Cherie Howie

Cherie Howie is a reporter for the Herald on Sunday.

Faulty phone resurfaces

Sami Vaauli. Photo / Jason Dorday
Sami Vaauli. Photo / Jason Dorday

Electronics retailer Noel Leeming is investigating after a faulty smartphone was resold as new, but still held private information from a previous owner.

Auckland mum Sami Vaauli was horrified to receive an email on Friday from a woman saying she had bought the Huawei Ascend Y2 smartphone Vaauli had returned to Noel Leeming in October.

Private information still on the phone included direct access to Facebook and Gmail accounts - on which Vaauli had stored internet banking passwords and links to details such as her date of birth and address. Text messages and contacts were also seen by the woman, Vaauli said.

"I couldn't believe it.
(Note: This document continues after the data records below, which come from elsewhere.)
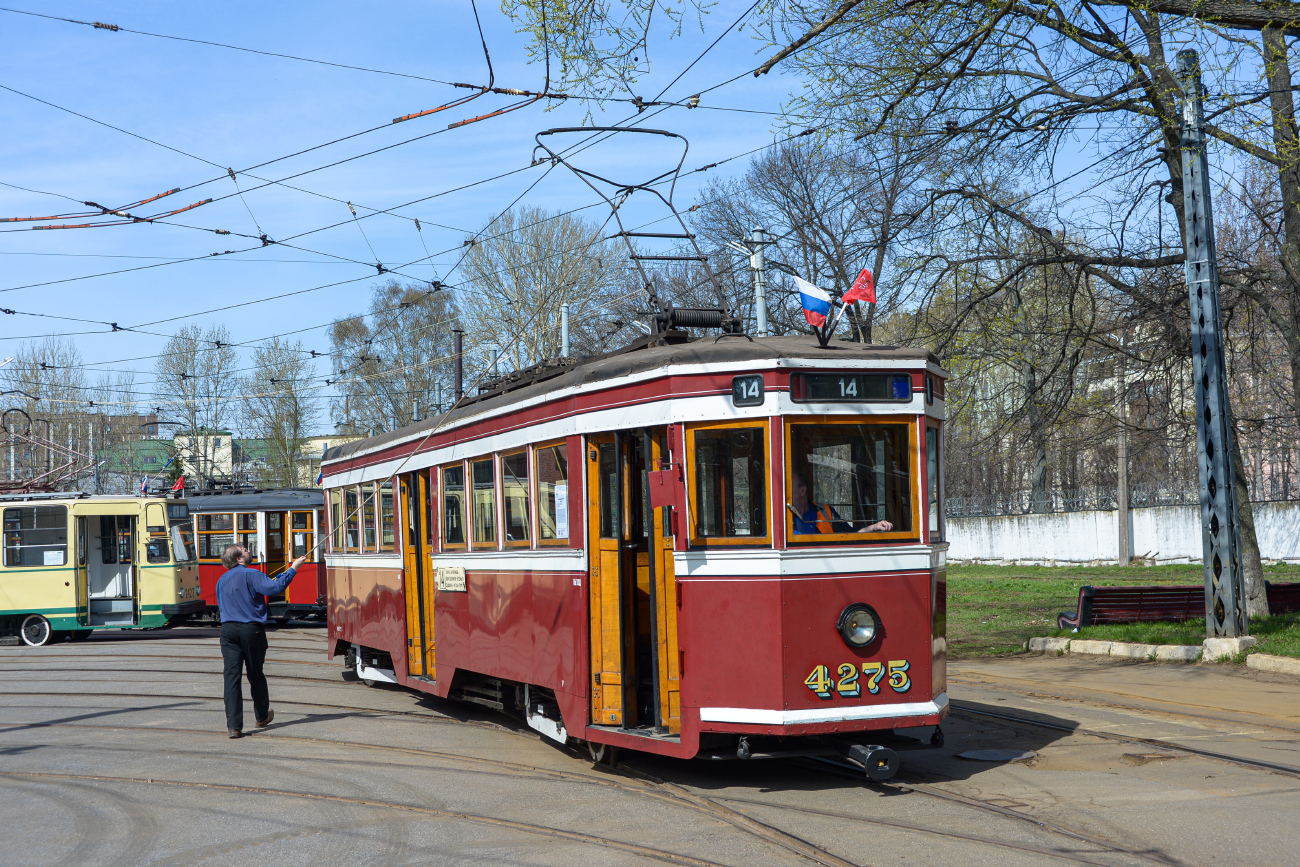 Санкт-Петербург, ЛМ-33 № 4275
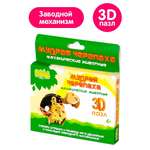 Пазл Bebelot Черепаха заводной механизм 3D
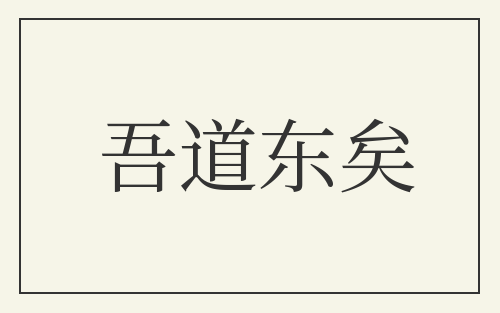 吾道东矣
I'm really p****d off." Vaauli did not wipe her information before giving Noel Leeming the phone because she thought the retailer would do it.
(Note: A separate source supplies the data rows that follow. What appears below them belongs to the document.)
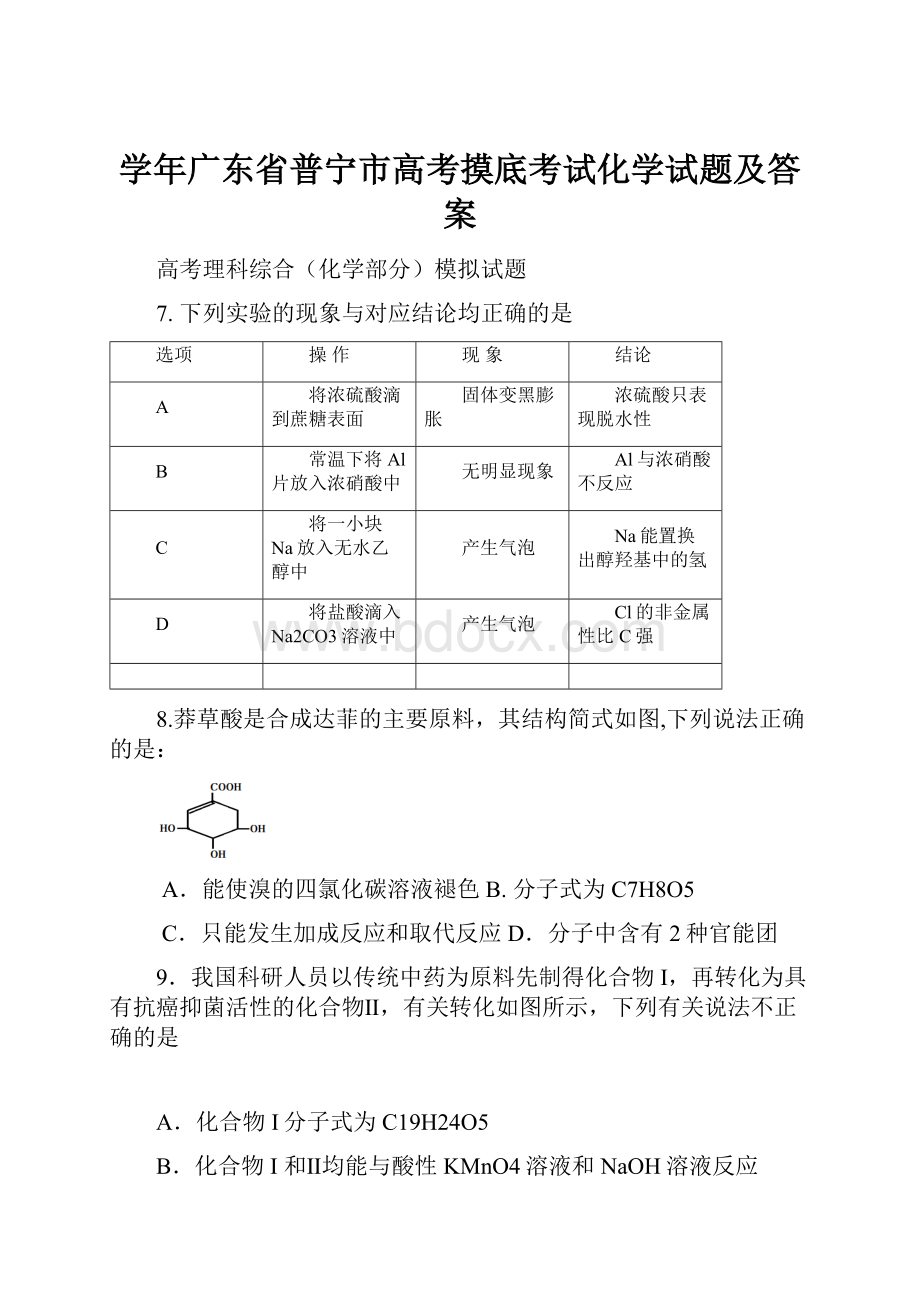 学年广东省普宁市高考摸底考试化学试题及答案.docx_第1页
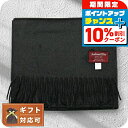 \10%割引クーポン&さらに+3倍★4/1限定/ ジョシュア エリス Joshua Ellis カシミヤマフラー RWC50522 メンズ レディース ブラック...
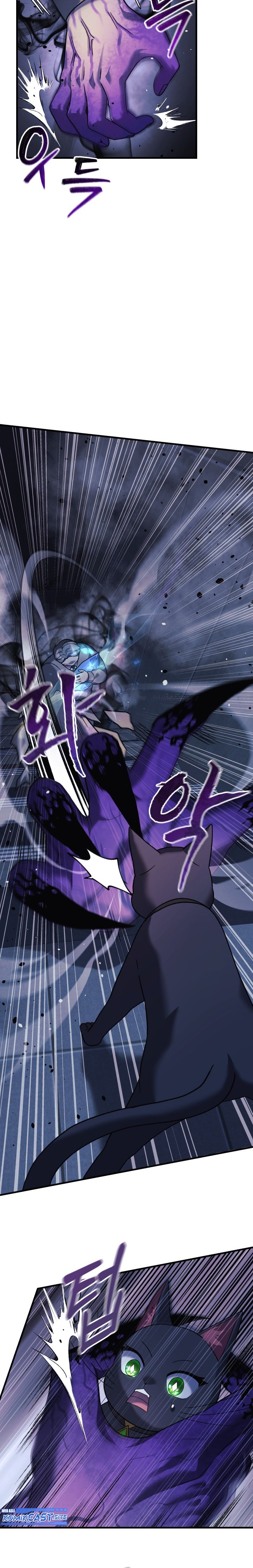 My Daughter is the Final Boss Chapter 78 Gambar 4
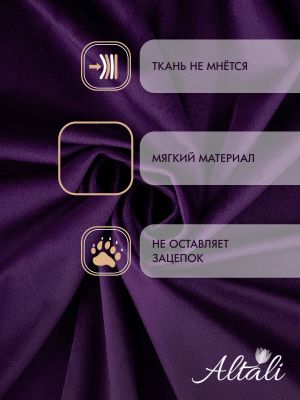 комплект штор для кухни фиолент 130х180 см - 2 шт, 808-5018/21/2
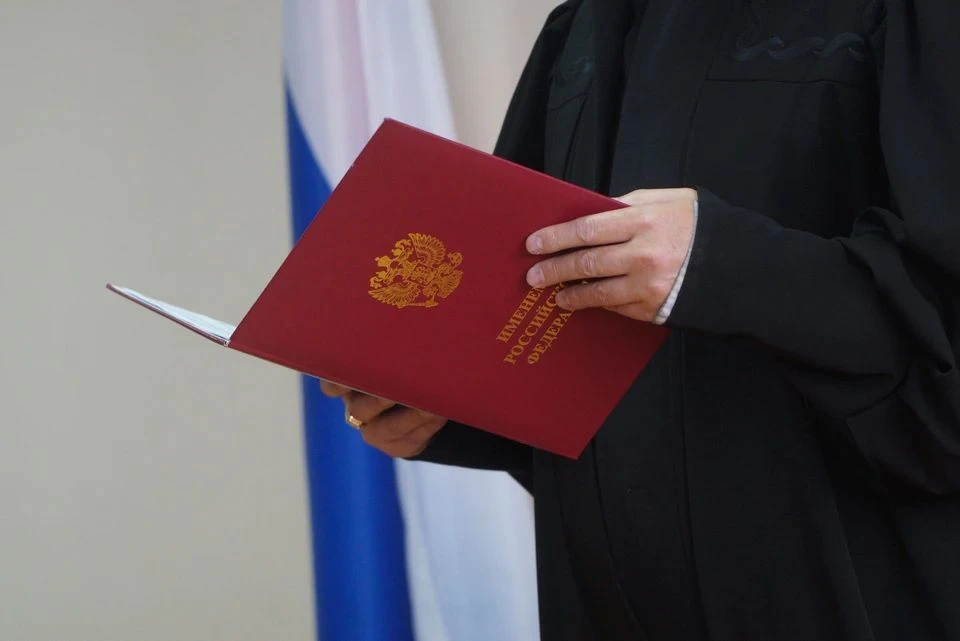 Верховный суд России не исключил журналиста Харатьяна* из реестра иноагентов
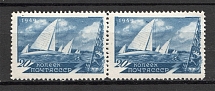1949 USSR Sport in the USSR Pair 20 Kop (Vertical Raster, MNH)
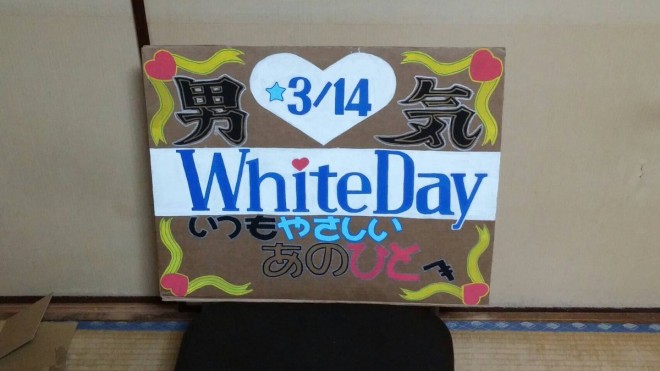 җ߂ăRrjoCgn߂65Βj̃|bvƘbɂȂ[\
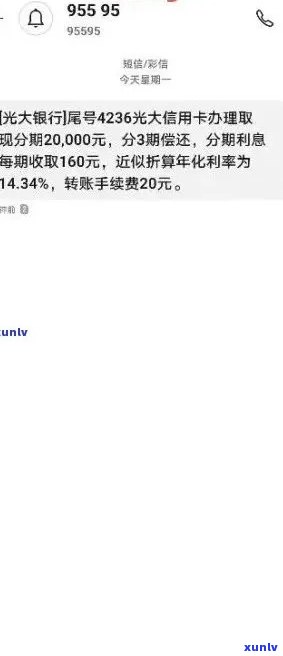 光大银行信用卡账单查询及逾期欠款处理 *** 全解析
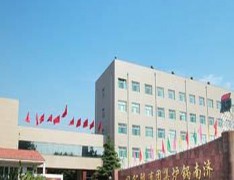 济南锅炉厂技工学校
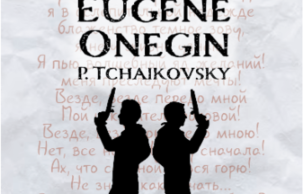 Yevgeny Onegin Tchaikovsky, P. I.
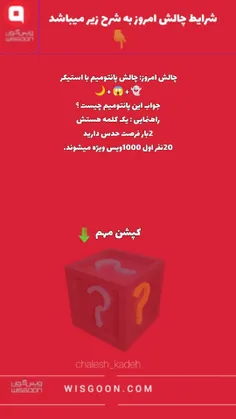 پایان یافته است❌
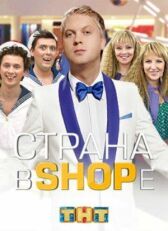 Страна в shope онлайн бесплатно HD Rezka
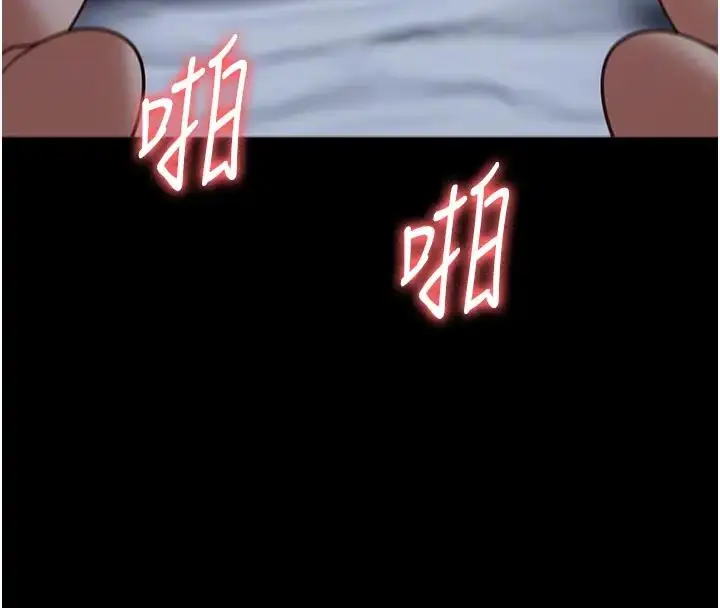 漫画《监狱女囚》第67话第115张图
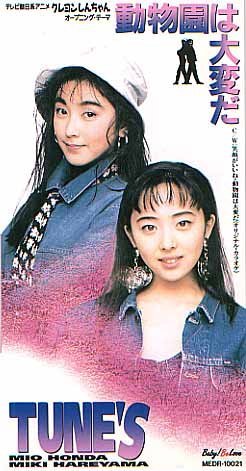動物園は大変だ TUNE’S 臼井義人 小田佳奈子 明石昌夫 カラオケ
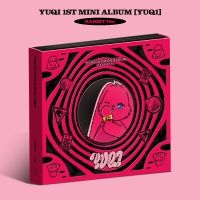 Yuqi - Yuq1 - Rabbit Version (Deluxe Cd Bo in the group CD / Pop-Rock at Bengans Skivbutik AB (5535816)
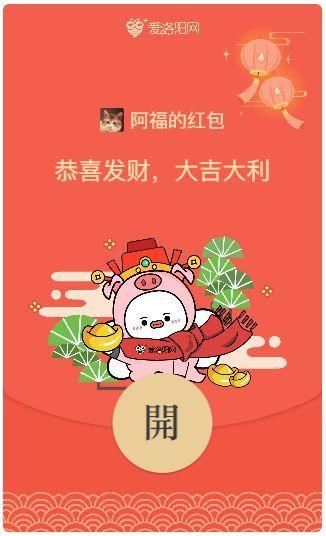 微信红包能定制封面啦!洛阳人的3款专属红包,速来领取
The woman told Vaauli she'd bought the phone from Home Direct, and she had since sent it back to the online shopping business.
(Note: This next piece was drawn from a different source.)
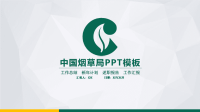 中国烟草工作总结汇报PPT模板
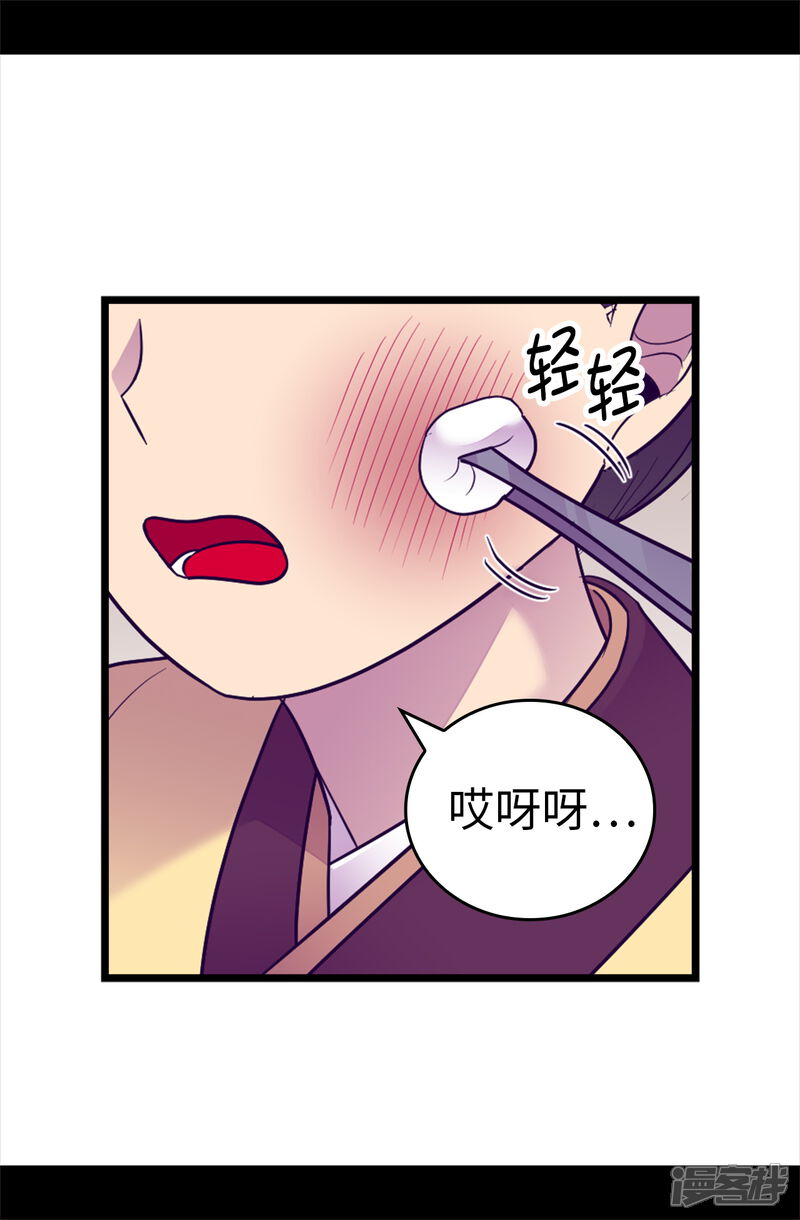 第508话拥有魔力的小公主-据说我是王的女儿？-Kim Rek-na|Bi Chu（第3张）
Noel Leeming merchandise executive general manager Jason Bell confirmed it had an agreement to supply new phones to Home Direct.

Vaauli's faulty phone was accidentally included in a dispatch of new phones, Bell said.

"It was human error ... we're going to do a more in-depth investigation on Monday and we'll change systems to ensure it never happens again."

Faulty phones were returned to the manufacturer for repairs, and wiped only if they were to be sold again as refurbished phones.

The phone was at a Home Direct warehouse, and would be retrieved by a Noel Leeming manager tomorrow morning, he said.

Home Direct general manager Jodi Comrie said the firm sold only new products.

"We'll certainly be taking this up with the supplier."

Vaalui, 40, was called by Bell after he was contacted by the Herald on Sunday.

He offered her a $100 voucher, and apologised but she did not accept either, Vaalui said.

"My privacy has been breached. The only thing on my mind is getting that phone back and wiping all my details off."

Telecommunications Users' Association chief executive Paul Brislen said people should delete private information from phones before repair work.

"You just can't rely on other people. You have to look after your own privacy."

Be smartphone safe

• Put a PIN number on your smartphone.

• Use the settings tab to delay its activation so you don't have to unlock every few minutes.

• Install a "find my phone" app available for Apple and Android smartphones. Some apps also include the ability to remotely wipe your phone.

• Disable one-tap access to email and Facebook applications.

• Use a password locker service to keep multiple passwords safe, rather than store them on a phone.